Raistlin no prestó atención al viejo enano, que estaba montando un buen escándalo dando patadas a las piedras y a los tocones. Sus ojos estaban prendidos en Tanis, que rebulló incómodo ante la intensidad de su mirada. El semielfo sospechaba que Raistlin sabía algo más que no les había contado, pero no dudaba que su propósito era sincero. Además sabía que, si Raistlin lo creía así, entonces Sturm, Caramon y Tas estaban, efectivamente, en peligro.

Tras un largo silencio, Tanis se puso de pie y tendió la mano en un gesto de aceptación.

—Ellos arriesgarían sus vidas por nosotros —dijo el semielfo con solemnidad— y estamos obligados a hacer otro tanto por ellos.

Raistlin le dio las gracias con una inclinación de cabeza.

—¿Qué me dices de Kit? —preguntó el semielfo al recordar de repente a la espadachina—. ¿No crees que alguno de nosotros debería intentar localizarla?

—Ya le he enviado un mensaje —repuso Raistlin—. No te preocupes por Kitiara. Si tiene oportunidad de reunirse con nosotros, lo hará.

—Pero ¿dónde está? —insistió el semielfo—. Quizá yo…

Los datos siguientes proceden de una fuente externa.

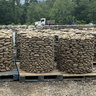 Palletized River Rock Rocky Broad Small
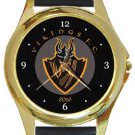 Vikings Football Club Gold Metal Watch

La mirada de Raistlin lo hizo enmudecer.

Flint estaba cerca de la orilla, con una piedra plana y totalmente redonda en la mano. La lanzó sobre el agua. Saltó una, dos veces y luego se hundió. Un mal presagio, estaba seguro.

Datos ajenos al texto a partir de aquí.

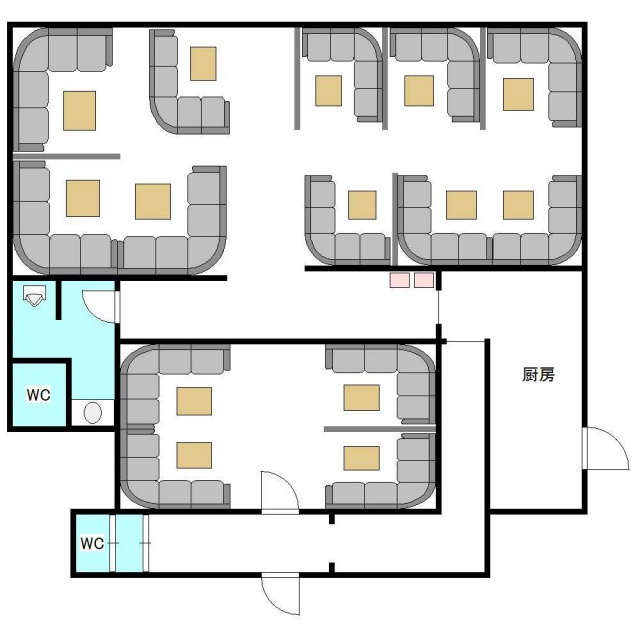 ロイヤルビルの間取り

El fornido enano se aproximó a Raistlin y a Tanis, que esperaban su decisión. Los miró a ambos a la cara, convencido de que estaba mirando a dos estúpidos. Extendió los fuertes brazos y posó sus manos nudosas en las de los dos jóvenes.

—Sólo quiero dejar una cosa bien clara —rezongó mientras miraba al mago—. ¡Hago esto por Sturm y tu hermano, pero no por ese condenado kender!

* * *

Raistlin les dijo que llevaran comida, armas, ropas, equipo para escalar y otras cosas esenciales. Flint apenas pegó ojo esa noche, atareado en meter, sacar y volver a meter cosas en la mochila de viaje, afilar su hacha y su daga y rezongar para sus adentros repitiéndose lo estúpido que era. Justo antes del amanecer, sonó una llamada en la puerta; era Tanis, con el equipaje necesario para el viaje y luciendo una amplia sonrisa. ¿Por qué demonios estaba de tan buen humor el semielfo?, se preguntó Flint.

Habían acordado reunirse con Raistlin en un recodo de la calzada que salía de Solace. Flint se dirigía presuroso a la puerta cuando recordó algo de repente; regresó corriendo al interior de la casa y salió con un trozo de corteza. Con un pedazo de carbón garabateó algo y colgó el letrero en la puerta; después, él y Tanis echaron a andar a paso vivo bajo el gris amanecer.

El letrero rezaba: «Salí de caza… indefinidamente».